Your task:
Look in the data below for the line that has "Machine opstellen-2", then print exactly every line from there through the line that has "Smart Humidifier 2 Lite EU Xiaomi", leaving pictures out.

Information supplied:
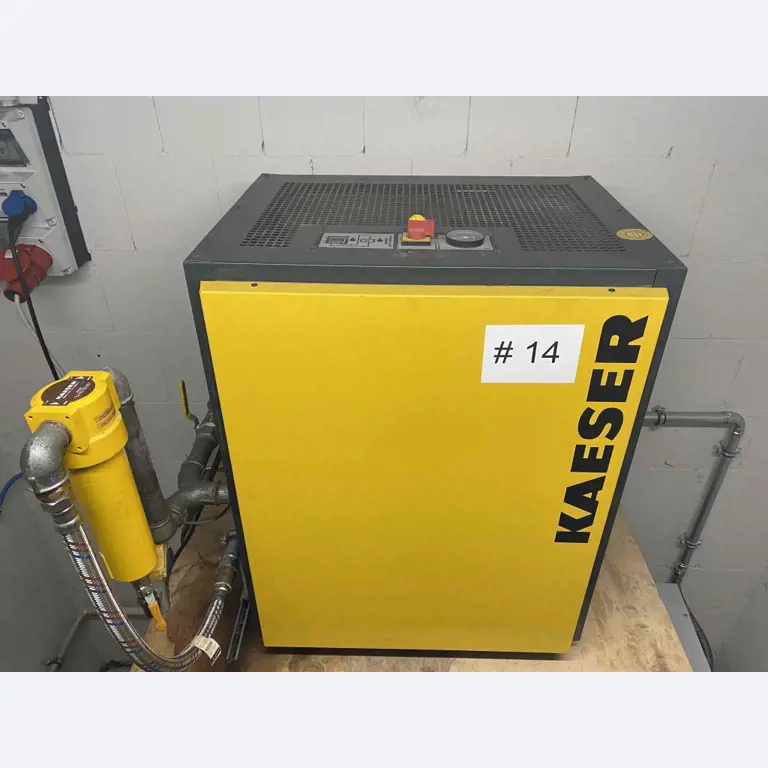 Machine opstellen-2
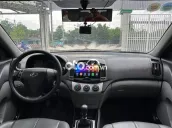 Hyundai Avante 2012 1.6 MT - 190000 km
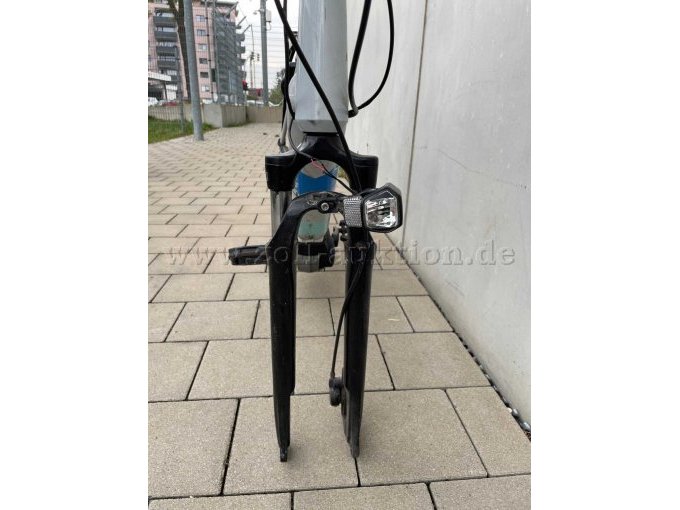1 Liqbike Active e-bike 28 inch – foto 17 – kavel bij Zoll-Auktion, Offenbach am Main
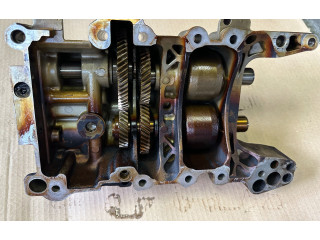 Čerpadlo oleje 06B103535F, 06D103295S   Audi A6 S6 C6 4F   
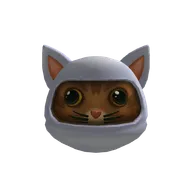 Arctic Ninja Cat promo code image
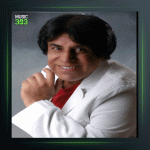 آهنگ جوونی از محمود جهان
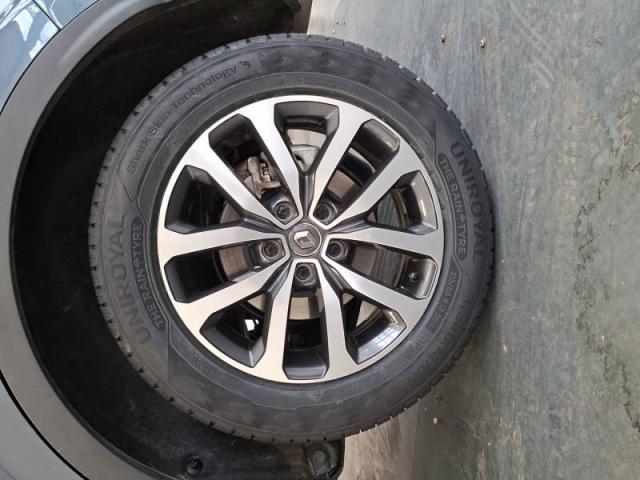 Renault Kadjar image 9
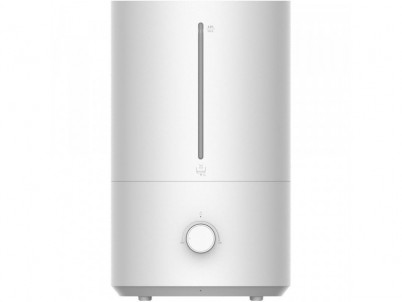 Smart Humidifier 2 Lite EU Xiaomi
--
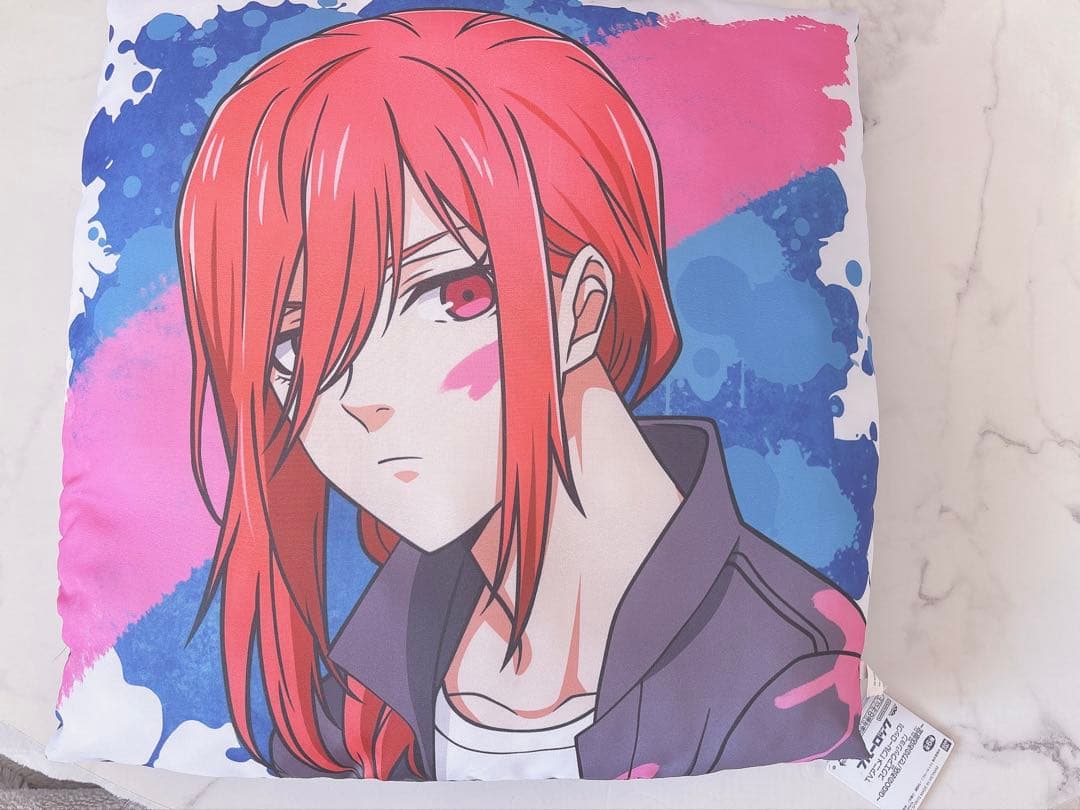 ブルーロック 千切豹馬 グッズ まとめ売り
--
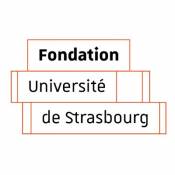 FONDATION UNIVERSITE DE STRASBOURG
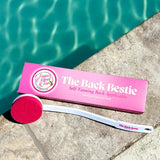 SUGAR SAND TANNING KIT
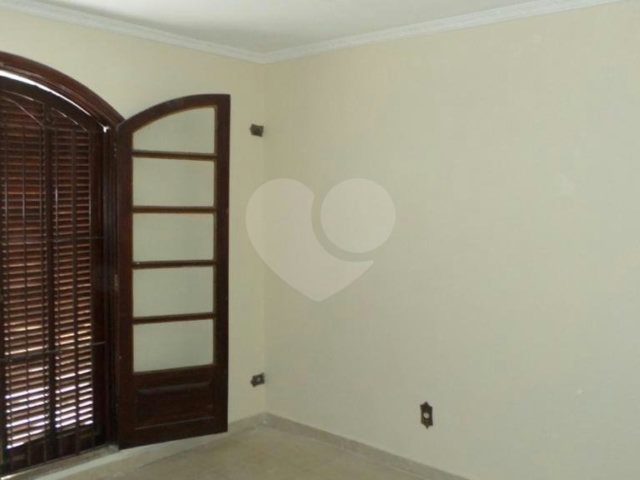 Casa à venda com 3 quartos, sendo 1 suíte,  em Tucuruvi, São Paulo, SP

Answer area:
 Machine opstellen-2
 Hyundai Avante 2012 1.6 MT - 190000 km
1 Liqbike Active e-bike 28 inch – foto 17 – kavel bij Zoll-Auktion, Offenbach am Main
 Čerpadlo oleje 06B103535F, 06D103295S   Audi A6 S6 C6 4F   
 Arctic Ninja Cat promo code image
 آهنگ جوونی از محمود جهان
 Renault Kadjar image 9
 Smart Humidifier 2 Lite EU Xiaomi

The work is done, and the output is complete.